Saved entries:

━━━━━━━━━━━━━━━━━━━━

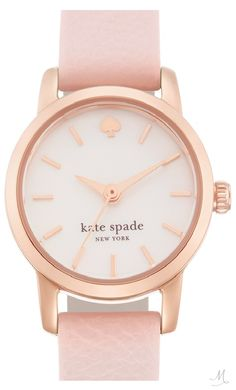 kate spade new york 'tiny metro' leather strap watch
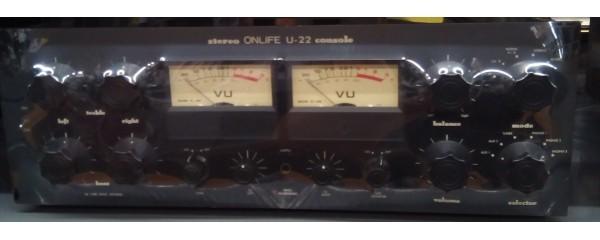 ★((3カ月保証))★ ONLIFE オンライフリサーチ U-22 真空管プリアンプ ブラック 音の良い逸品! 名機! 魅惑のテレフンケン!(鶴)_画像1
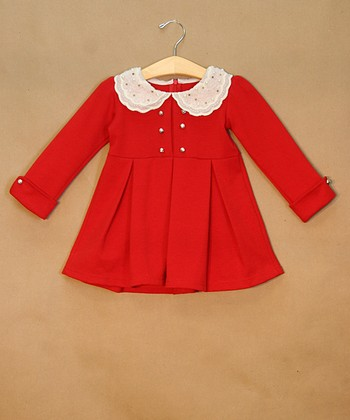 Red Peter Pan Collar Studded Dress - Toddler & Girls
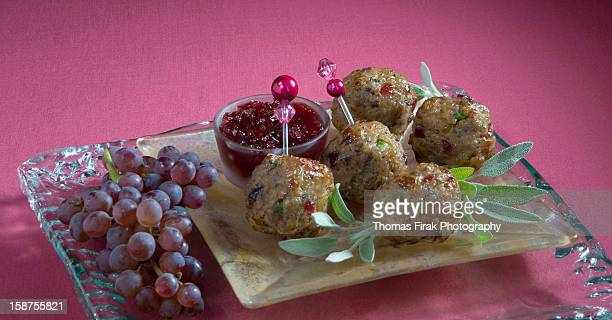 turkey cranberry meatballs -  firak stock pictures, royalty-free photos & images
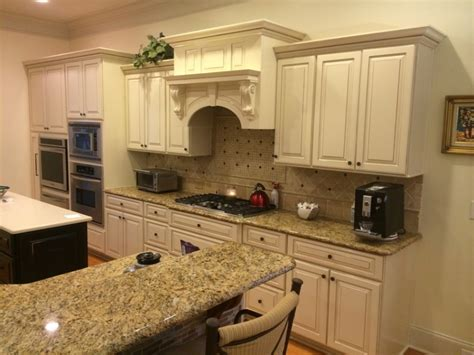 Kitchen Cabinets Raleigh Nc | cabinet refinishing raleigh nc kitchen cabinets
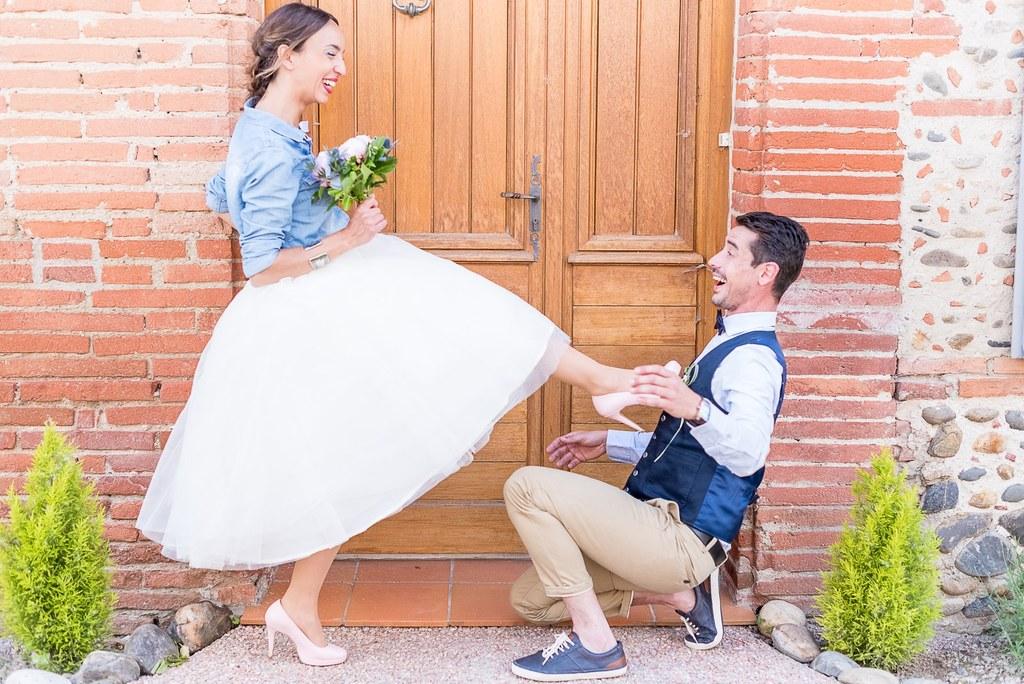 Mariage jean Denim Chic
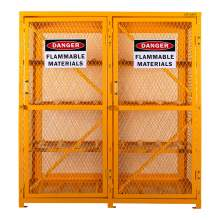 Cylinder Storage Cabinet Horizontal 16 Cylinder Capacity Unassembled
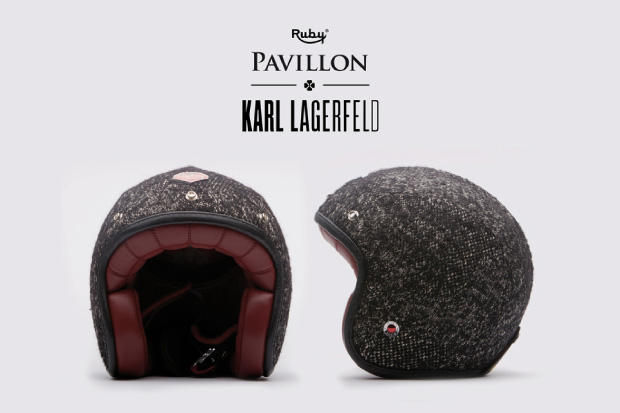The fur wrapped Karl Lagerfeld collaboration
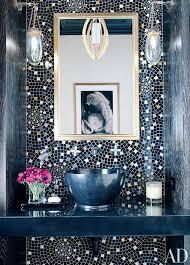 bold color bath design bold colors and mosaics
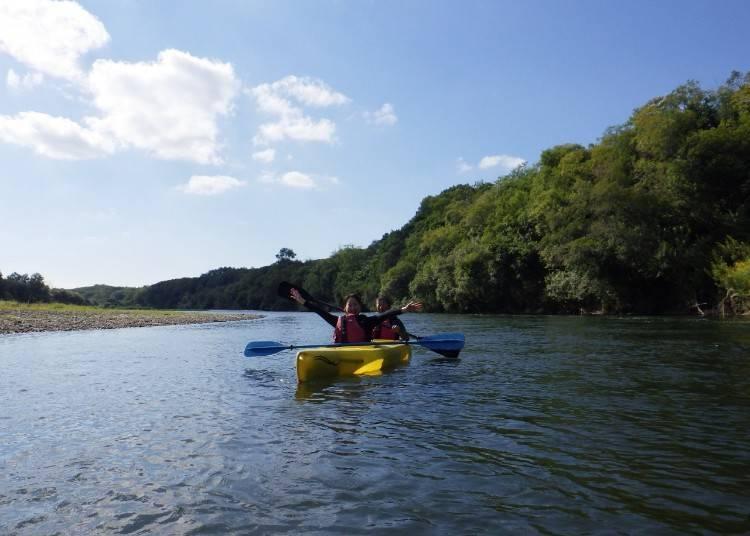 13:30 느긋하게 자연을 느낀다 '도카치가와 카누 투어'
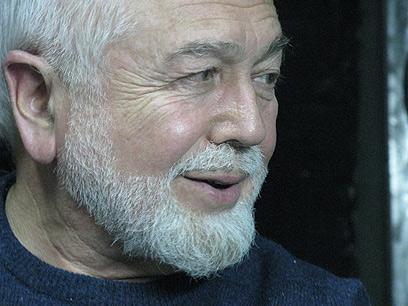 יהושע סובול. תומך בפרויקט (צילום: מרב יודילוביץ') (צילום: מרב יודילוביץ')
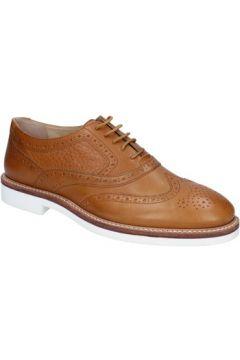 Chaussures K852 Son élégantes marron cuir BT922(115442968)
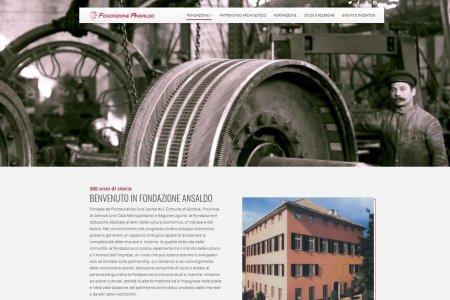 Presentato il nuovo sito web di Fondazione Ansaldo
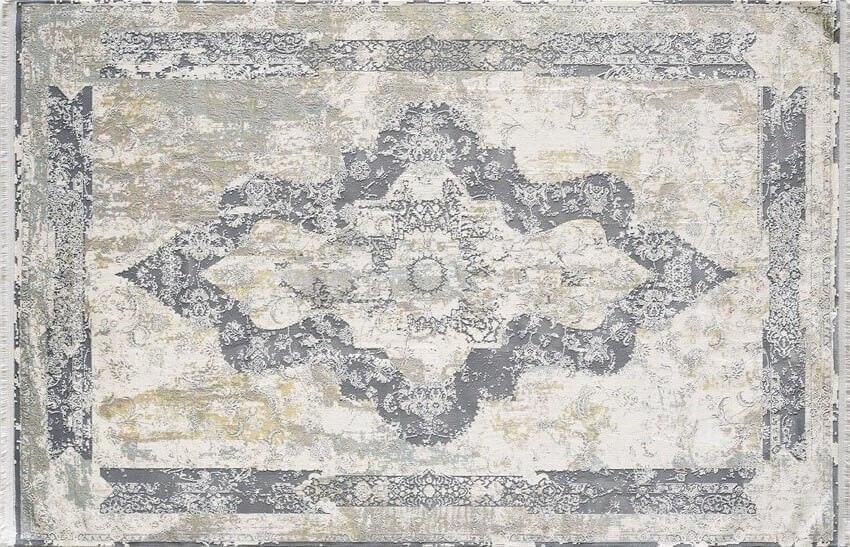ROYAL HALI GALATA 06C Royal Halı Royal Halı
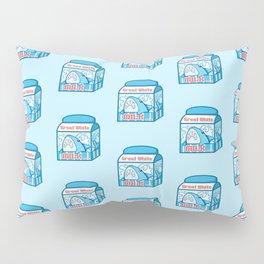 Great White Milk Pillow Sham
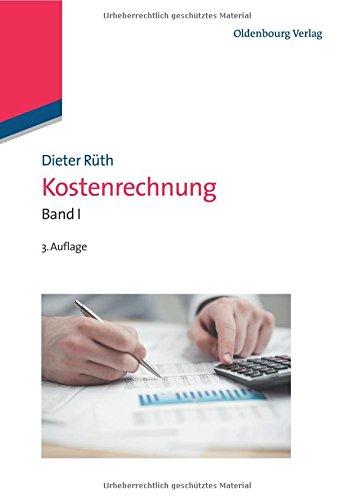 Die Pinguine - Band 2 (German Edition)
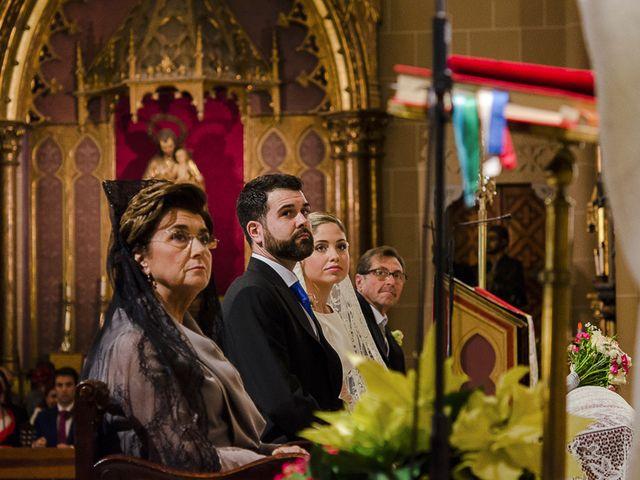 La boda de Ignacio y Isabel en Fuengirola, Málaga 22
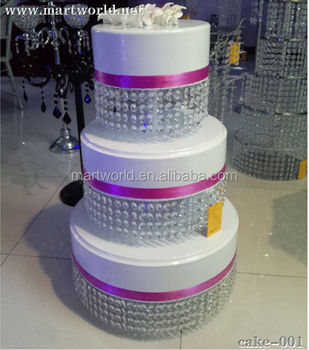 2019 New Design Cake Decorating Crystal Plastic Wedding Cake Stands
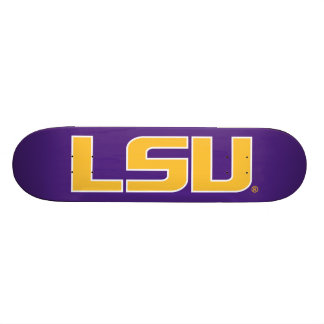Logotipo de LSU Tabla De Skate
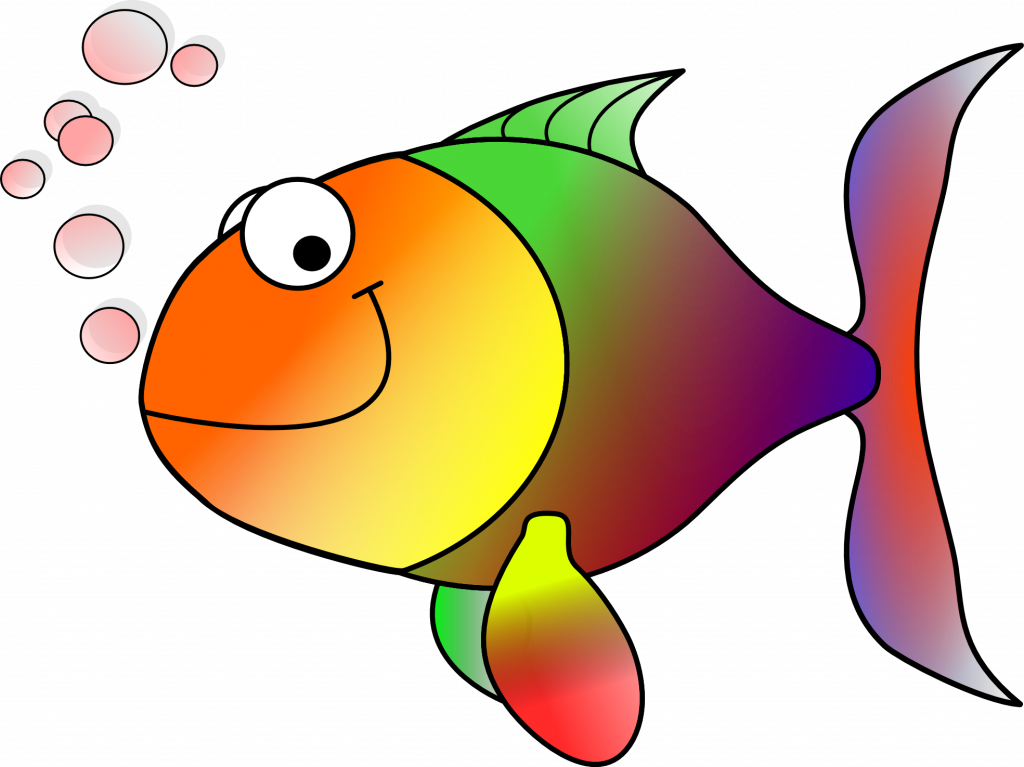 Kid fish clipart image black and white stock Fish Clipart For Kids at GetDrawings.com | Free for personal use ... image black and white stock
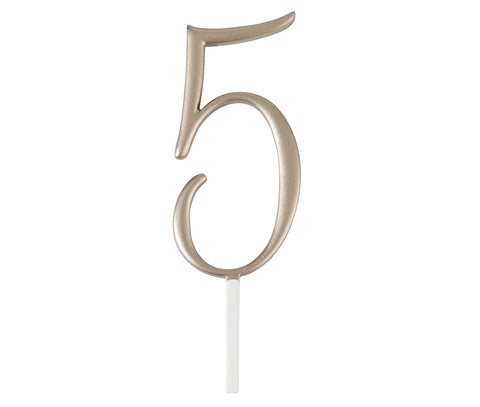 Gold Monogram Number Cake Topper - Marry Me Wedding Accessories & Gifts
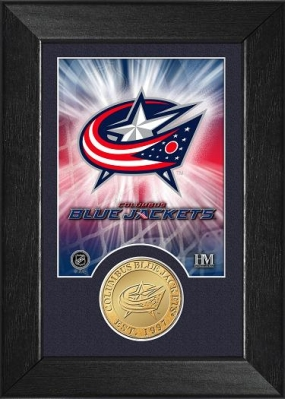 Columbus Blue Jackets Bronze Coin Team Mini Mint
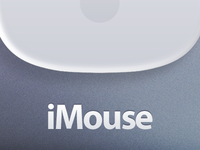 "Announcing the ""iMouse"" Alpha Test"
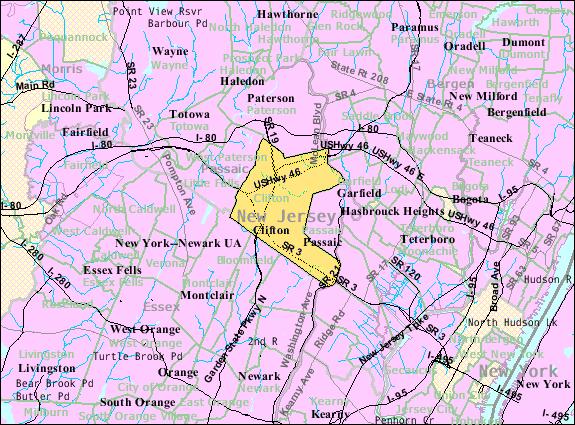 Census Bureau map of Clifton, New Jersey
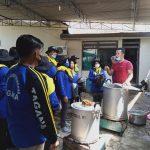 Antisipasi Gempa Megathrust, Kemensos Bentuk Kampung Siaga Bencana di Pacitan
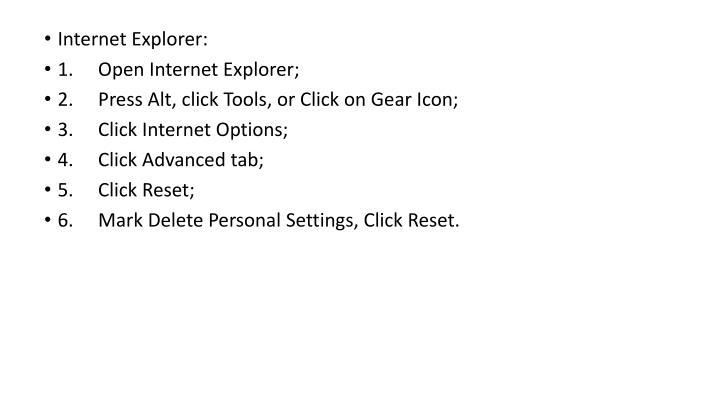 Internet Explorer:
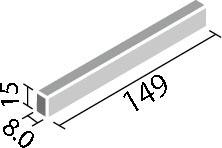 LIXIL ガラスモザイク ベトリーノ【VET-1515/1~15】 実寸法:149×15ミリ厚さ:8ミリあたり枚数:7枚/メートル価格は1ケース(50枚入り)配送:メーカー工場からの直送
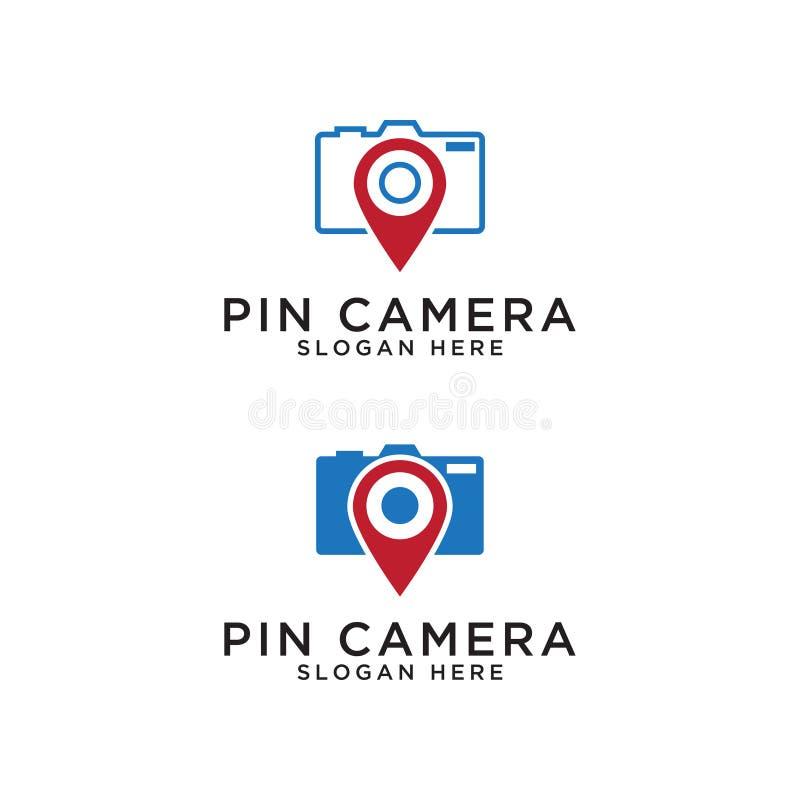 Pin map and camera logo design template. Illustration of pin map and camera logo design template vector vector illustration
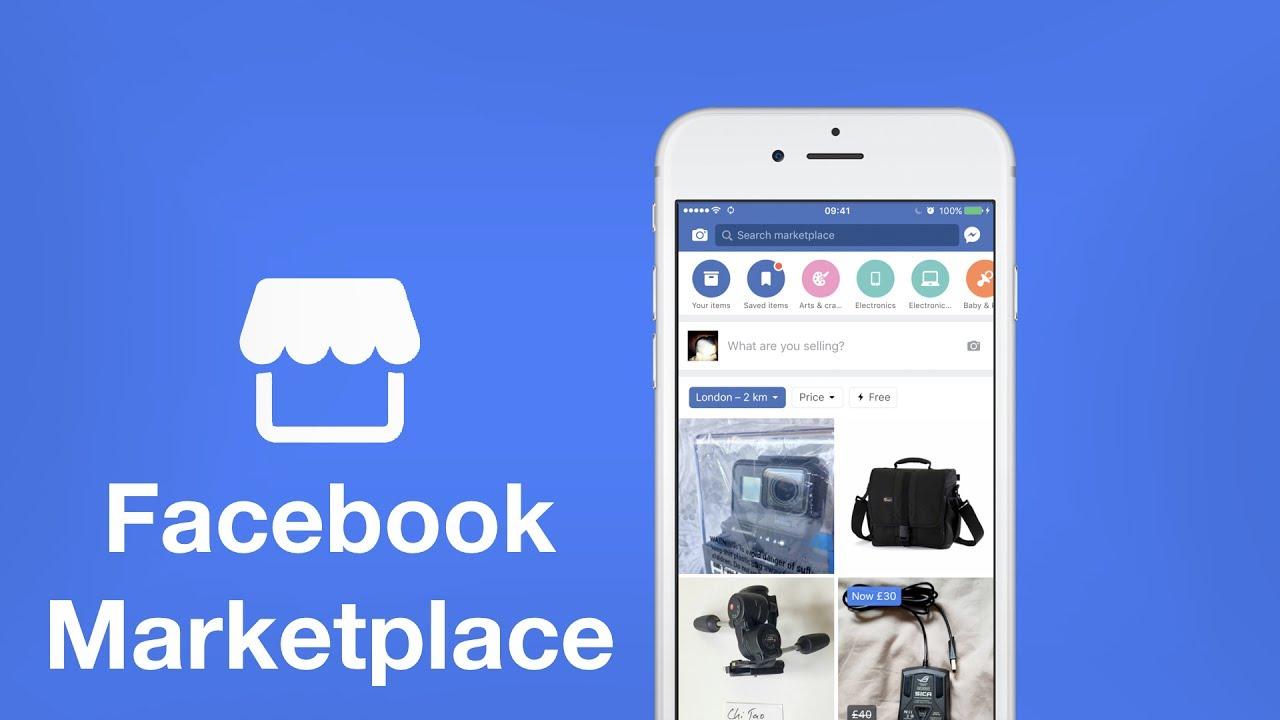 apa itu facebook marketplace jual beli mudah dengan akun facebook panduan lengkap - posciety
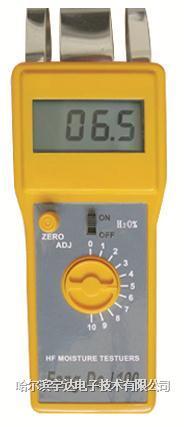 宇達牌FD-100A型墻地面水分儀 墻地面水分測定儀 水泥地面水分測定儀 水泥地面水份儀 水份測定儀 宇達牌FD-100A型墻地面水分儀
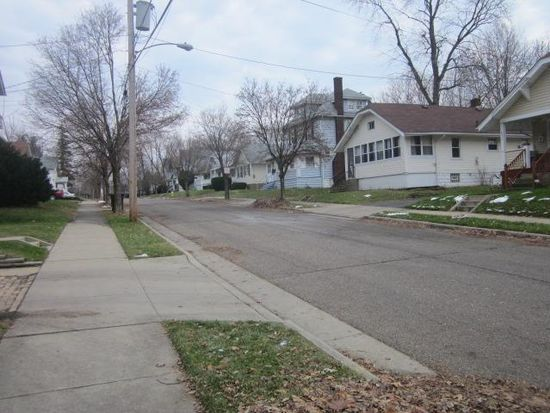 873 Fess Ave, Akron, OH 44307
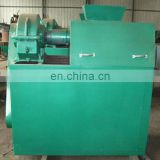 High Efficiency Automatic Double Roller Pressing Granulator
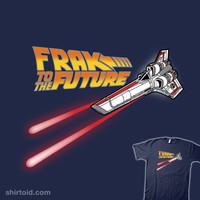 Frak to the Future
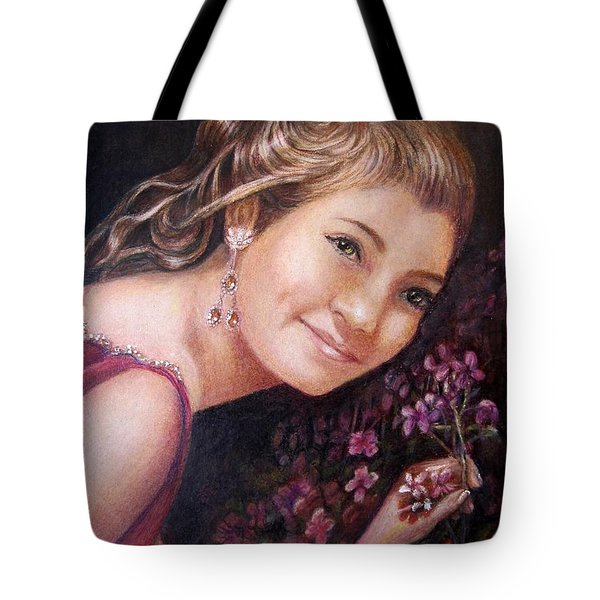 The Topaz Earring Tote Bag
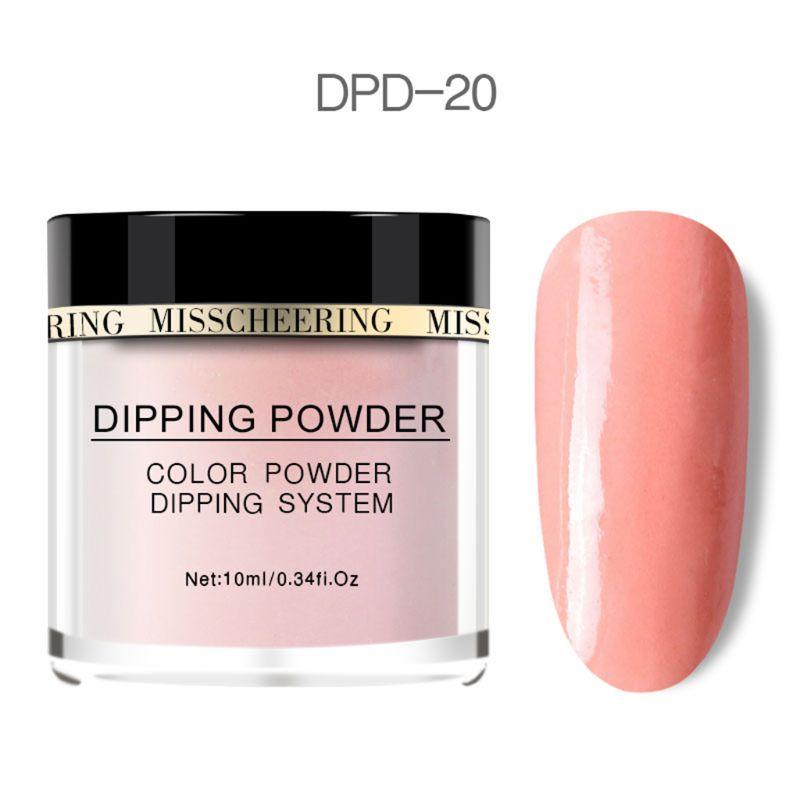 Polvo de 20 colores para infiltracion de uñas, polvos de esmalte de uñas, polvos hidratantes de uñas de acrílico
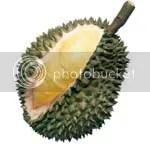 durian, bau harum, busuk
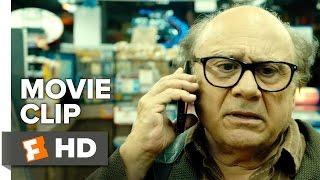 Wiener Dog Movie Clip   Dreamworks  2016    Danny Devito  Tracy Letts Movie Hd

━━━━━━━━━━━━━━━━━━━━

### PROBLEM TO WORK ON
Omit every picture, then write out the entries above exactly.

### SOLVED PROBLEM
 kate spade new york 'tiny metro' leather strap watch
 ★((3カ月保証))★ ONLIFE オンライフリサーチ U-22 真空管プリアンプ ブラック 音の良い逸品! 名機! 魅惑のテレフンケン!(鶴)_画像1
 Red Peter Pan Collar Studded Dress - Toddler & Girls
 turkey cranberry meatballs -  firak stock pictures, royalty-free photos & images
 Kitchen Cabinets Raleigh Nc | cabinet refinishing raleigh nc kitchen cabinets
 Mariage jean Denim Chic
 Cylinder Storage Cabinet Horizontal 16 Cylinder Capacity Unassembled
The fur wrapped Karl Lagerfeld collaboration
 bold color bath design bold colors and mosaics
 13:30 느긋하게 자연을 느낀다 '도카치가와 카누 투어'
 יהושע סובול. תומך בפרויקט (צילום: מרב יודילוביץ') (צילום: מרב יודילוביץ')
 Chaussures K852 Son élégantes marron cuir BT922(115442968)
 Presentato il nuovo sito web di Fondazione Ansaldo
ROYAL HALI GALATA 06C Royal Halı Royal Halı
 Great White Milk Pillow Sham
 Die Pinguine - Band 2 (German Edition)
 La boda de Ignacio y Isabel en Fuengirola, Málaga 22
 2019 New Design Cake Decorating Crystal Plastic Wedding Cake Stands
Logotipo de LSU Tabla De Skate
 Kid fish clipart image black and white stock Fish Clipart For Kids at GetDrawings.com | Free for personal use ... image black and white stock
 Gold Monogram Number Cake Topper - Marry Me Wedding Accessories & Gifts
 Columbus Blue Jackets Bronze Coin Team Mini Mint
 "Announcing the ""iMouse"" Alpha Test"
 Census Bureau map of Clifton, New Jersey
 Antisipasi Gempa Megathrust, Kemensos Bentuk Kampung Siaga Bencana di Pacitan
 Internet Explorer:
 LIXIL ガラスモザイク ベトリーノ【VET-1515/1~15】 実寸法:149×15ミリ厚さ:8ミリあたり枚数:7枚/メートル価格は1ケース(50枚入り)配送:メーカー工場からの直送
 Pin map and camera logo design template. Illustration of pin map and camera logo design template vector vector illustration
 apa itu facebook marketplace jual beli mudah dengan akun facebook panduan lengkap - posciety
 宇達牌FD-100A型墻地面水分儀 墻地面水分測定儀 水泥地面水分測定儀 水泥地面水份儀 水份測定儀 宇達牌FD-100A型墻地面水分儀
 873 Fess Ave, Akron, OH 44307
 High Efficiency Automatic Double Roller Pressing Granulator
 Frak to the Future
 The Topaz Earring Tote Bag
 Polvo de 20 colores para infiltracion de uñas, polvos de esmalte de uñas, polvos hidratantes de uñas de acrílico
 durian, bau harum, busuk
 Wiener Dog Movie Clip   Dreamworks  2016    Danny Devito  Tracy Letts Movie Hd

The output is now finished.